** begin Data to use **
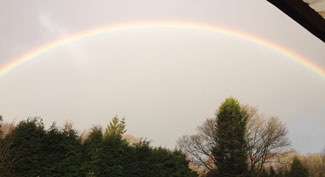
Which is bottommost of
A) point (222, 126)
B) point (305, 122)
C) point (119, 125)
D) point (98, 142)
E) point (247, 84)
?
point (98, 142)

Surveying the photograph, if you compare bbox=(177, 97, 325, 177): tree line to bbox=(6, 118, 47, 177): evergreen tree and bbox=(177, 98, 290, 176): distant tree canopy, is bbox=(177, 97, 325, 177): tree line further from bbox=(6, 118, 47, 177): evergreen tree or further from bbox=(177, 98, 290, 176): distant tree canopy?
bbox=(6, 118, 47, 177): evergreen tree

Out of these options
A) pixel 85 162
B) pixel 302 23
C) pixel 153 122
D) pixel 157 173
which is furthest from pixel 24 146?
pixel 153 122

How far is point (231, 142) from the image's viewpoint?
19.0m

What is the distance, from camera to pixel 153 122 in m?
38.6

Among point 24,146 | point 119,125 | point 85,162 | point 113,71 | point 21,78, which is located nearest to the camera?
point 24,146

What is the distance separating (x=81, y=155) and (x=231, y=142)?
1242cm

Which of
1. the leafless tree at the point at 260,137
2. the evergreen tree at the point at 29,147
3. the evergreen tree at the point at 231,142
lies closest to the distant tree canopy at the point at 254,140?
the leafless tree at the point at 260,137

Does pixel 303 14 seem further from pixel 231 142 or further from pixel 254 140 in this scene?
pixel 254 140

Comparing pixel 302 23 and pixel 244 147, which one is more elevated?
pixel 244 147

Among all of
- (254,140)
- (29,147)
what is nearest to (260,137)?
(254,140)

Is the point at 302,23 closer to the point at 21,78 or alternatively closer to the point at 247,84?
the point at 21,78

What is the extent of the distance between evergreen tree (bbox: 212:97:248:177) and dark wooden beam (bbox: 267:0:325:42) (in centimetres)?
1830

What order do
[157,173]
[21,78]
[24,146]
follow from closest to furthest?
1. [24,146]
2. [157,173]
3. [21,78]

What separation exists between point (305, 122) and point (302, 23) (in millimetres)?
41169
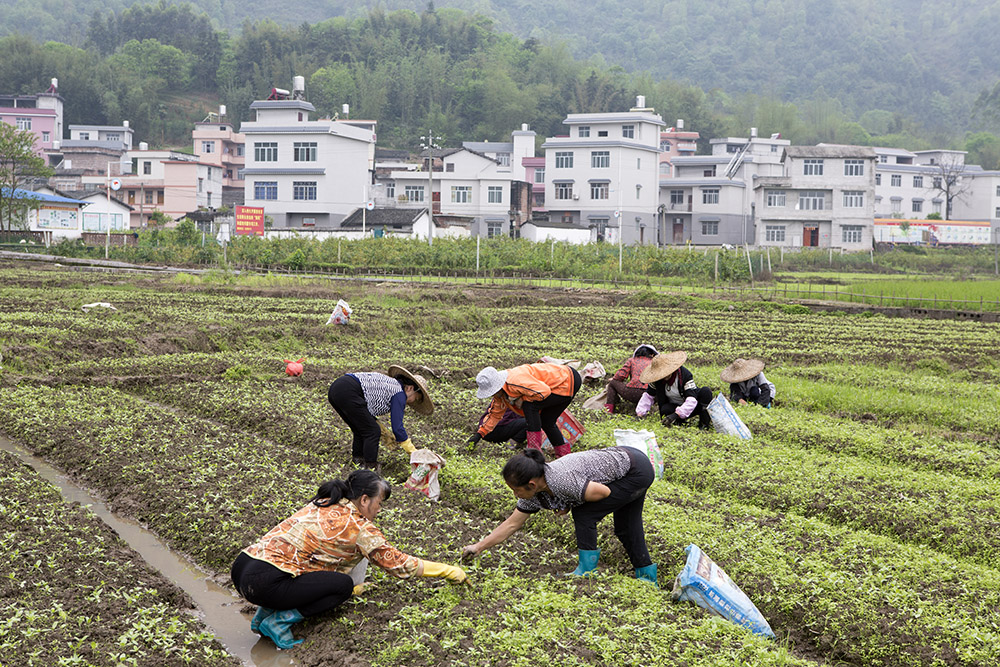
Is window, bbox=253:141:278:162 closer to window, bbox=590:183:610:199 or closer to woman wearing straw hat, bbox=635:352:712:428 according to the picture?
window, bbox=590:183:610:199

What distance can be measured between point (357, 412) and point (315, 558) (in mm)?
3337

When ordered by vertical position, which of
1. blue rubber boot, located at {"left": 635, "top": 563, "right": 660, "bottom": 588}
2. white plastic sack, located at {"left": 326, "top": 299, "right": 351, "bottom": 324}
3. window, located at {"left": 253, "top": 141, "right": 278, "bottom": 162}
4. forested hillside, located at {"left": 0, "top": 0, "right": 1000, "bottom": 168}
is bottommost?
blue rubber boot, located at {"left": 635, "top": 563, "right": 660, "bottom": 588}

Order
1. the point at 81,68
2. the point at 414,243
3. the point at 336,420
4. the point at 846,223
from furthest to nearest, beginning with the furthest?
the point at 81,68, the point at 846,223, the point at 414,243, the point at 336,420

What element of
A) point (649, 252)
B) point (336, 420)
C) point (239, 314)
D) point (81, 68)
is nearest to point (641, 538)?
point (336, 420)

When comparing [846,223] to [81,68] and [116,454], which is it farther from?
[81,68]

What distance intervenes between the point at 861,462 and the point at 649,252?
3779 centimetres

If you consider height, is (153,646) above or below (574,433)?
below

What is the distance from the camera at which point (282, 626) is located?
6.93 m

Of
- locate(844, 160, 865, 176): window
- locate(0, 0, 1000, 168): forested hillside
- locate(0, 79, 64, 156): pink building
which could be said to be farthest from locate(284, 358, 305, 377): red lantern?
locate(0, 79, 64, 156): pink building

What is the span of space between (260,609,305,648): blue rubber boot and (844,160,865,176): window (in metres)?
72.4

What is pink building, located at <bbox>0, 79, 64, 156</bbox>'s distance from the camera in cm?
10400

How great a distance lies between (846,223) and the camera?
237 ft

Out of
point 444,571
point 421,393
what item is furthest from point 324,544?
point 421,393

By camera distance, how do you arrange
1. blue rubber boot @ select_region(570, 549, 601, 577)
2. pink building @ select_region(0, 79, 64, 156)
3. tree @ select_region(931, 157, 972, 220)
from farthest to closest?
pink building @ select_region(0, 79, 64, 156)
tree @ select_region(931, 157, 972, 220)
blue rubber boot @ select_region(570, 549, 601, 577)
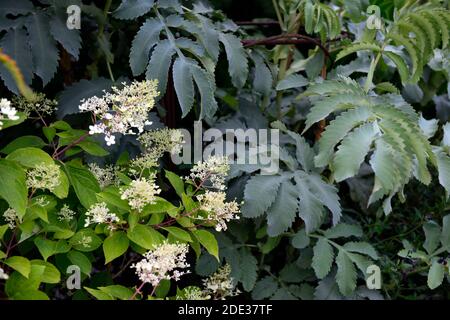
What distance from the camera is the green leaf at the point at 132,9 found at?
1418 mm

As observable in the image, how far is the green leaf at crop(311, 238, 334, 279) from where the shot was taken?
145 centimetres

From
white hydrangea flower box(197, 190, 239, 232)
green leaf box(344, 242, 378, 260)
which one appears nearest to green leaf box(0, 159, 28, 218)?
white hydrangea flower box(197, 190, 239, 232)

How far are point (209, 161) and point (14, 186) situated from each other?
1.30ft

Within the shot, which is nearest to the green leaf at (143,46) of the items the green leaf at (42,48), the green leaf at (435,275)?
the green leaf at (42,48)

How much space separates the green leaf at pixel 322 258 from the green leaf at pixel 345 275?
3cm

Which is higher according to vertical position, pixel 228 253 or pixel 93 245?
pixel 93 245

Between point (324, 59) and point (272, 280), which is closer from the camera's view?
point (272, 280)

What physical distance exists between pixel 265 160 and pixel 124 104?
1.53 feet

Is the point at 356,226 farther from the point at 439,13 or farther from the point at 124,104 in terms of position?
the point at 124,104

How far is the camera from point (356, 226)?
5.21ft

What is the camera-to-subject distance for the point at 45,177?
1.11 meters

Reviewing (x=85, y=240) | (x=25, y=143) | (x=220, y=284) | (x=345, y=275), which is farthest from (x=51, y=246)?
(x=345, y=275)

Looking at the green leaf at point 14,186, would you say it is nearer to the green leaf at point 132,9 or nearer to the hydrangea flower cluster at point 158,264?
the hydrangea flower cluster at point 158,264
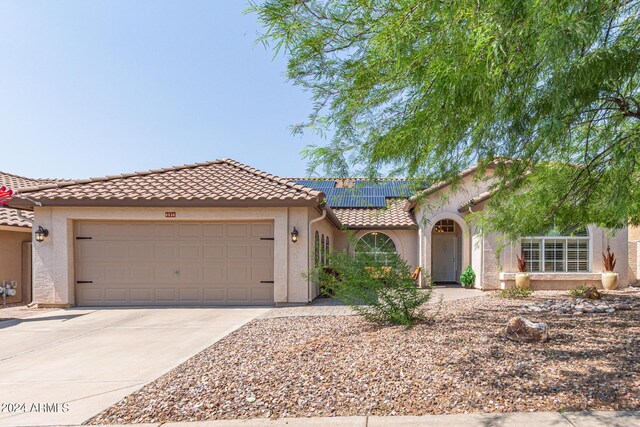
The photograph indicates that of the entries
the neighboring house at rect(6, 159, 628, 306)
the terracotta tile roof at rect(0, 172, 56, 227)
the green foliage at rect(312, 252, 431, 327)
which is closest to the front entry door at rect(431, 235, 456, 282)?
the neighboring house at rect(6, 159, 628, 306)

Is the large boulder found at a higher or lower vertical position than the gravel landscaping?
higher

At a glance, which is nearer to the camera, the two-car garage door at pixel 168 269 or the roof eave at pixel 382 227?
the two-car garage door at pixel 168 269

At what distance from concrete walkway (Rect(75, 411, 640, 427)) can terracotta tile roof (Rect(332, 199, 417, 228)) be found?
A: 12957 mm

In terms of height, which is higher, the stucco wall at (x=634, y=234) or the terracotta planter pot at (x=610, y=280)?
the stucco wall at (x=634, y=234)

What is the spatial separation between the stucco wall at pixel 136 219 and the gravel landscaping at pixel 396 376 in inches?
169

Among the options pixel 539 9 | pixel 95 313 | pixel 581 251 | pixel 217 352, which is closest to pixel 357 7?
pixel 539 9

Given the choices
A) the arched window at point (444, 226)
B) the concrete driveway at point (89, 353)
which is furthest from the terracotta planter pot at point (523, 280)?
the concrete driveway at point (89, 353)

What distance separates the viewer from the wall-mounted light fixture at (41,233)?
1070 centimetres

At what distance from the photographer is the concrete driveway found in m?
4.09

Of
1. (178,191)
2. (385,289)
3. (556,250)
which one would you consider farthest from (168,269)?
(556,250)

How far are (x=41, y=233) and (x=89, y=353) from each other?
651cm

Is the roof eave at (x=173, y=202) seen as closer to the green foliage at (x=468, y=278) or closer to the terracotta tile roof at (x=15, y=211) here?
the terracotta tile roof at (x=15, y=211)

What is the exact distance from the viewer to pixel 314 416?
3.54m

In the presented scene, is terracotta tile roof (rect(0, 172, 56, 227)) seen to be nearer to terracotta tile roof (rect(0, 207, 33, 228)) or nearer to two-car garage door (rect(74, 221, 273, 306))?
terracotta tile roof (rect(0, 207, 33, 228))
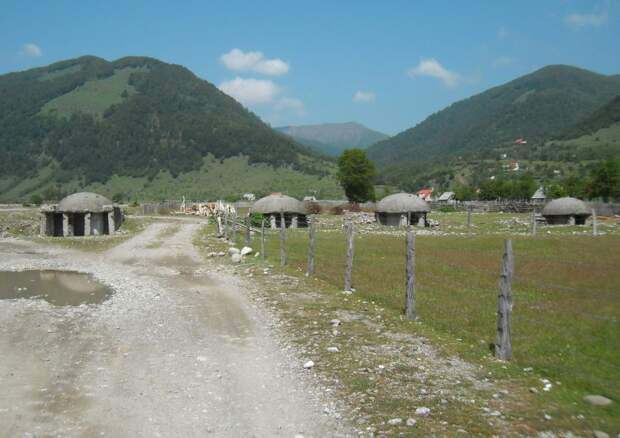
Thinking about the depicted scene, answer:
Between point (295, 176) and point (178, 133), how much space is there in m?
44.7

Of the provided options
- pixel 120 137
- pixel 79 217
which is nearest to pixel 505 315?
pixel 79 217

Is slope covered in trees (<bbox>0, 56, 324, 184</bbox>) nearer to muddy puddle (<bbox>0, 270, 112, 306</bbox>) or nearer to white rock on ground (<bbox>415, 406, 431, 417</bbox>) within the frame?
muddy puddle (<bbox>0, 270, 112, 306</bbox>)

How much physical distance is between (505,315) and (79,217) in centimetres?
3662

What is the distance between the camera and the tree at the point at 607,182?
262 ft

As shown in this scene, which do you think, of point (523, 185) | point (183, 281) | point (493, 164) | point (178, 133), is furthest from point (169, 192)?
point (183, 281)

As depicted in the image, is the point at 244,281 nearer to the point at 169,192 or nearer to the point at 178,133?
the point at 169,192

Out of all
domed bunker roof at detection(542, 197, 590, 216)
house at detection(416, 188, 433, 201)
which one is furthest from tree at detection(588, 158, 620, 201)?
house at detection(416, 188, 433, 201)

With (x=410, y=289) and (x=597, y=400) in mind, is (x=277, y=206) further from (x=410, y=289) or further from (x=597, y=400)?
(x=597, y=400)

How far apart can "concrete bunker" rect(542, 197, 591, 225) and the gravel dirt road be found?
147 feet

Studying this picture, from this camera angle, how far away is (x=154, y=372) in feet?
27.6

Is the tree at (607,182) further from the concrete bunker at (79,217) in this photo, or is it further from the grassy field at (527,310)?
the concrete bunker at (79,217)

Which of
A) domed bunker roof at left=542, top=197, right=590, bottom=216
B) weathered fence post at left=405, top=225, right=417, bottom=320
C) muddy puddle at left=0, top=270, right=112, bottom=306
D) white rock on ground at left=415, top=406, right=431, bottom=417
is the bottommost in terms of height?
muddy puddle at left=0, top=270, right=112, bottom=306

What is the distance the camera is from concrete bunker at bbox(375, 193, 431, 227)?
51600 mm

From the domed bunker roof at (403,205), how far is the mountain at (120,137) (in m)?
75.0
** end Data to use **
Exercise brief → Please copy the material verbatim, starting at the line that contains "Which is higher according" and ending at the line that contains "A: 12957 mm", both included. Leave out the pictures.

Worked answer →
Which is higher according to vertical position, pixel 228 253 or pixel 93 245?
pixel 93 245

Between point (324, 59) and point (272, 280), which is closer from the camera's view?
point (272, 280)

What physical distance exists between pixel 265 160 and pixel 124 104?
1.53 feet

Is the point at 356,226 farther from the point at 439,13 or farther from the point at 124,104 in terms of position?
the point at 124,104

How far is the camera from point (356, 226)?
5.21ft

What is the camera-to-subject distance for the point at 45,177?
1.11 meters

Reviewing (x=85, y=240) | (x=25, y=143) | (x=220, y=284) | (x=345, y=275), which is farthest from (x=51, y=246)?
(x=345, y=275)

Looking at the green leaf at point 14,186, would you say it is nearer to the green leaf at point 132,9 or nearer to the hydrangea flower cluster at point 158,264?
the hydrangea flower cluster at point 158,264
The photograph indicates that of the entries
the neighboring house at rect(6, 159, 628, 306)
the terracotta tile roof at rect(0, 172, 56, 227)
the green foliage at rect(312, 252, 431, 327)
which is closest to the front entry door at rect(431, 235, 456, 282)?
the neighboring house at rect(6, 159, 628, 306)

Is the large boulder found at a higher or lower vertical position than the gravel landscaping?
higher

At a glance, which is nearer to the camera, the two-car garage door at pixel 168 269 or the roof eave at pixel 382 227?
the two-car garage door at pixel 168 269

At what distance from concrete walkway (Rect(75, 411, 640, 427)) can terracotta tile roof (Rect(332, 199, 417, 228)) be found?
A: 12957 mm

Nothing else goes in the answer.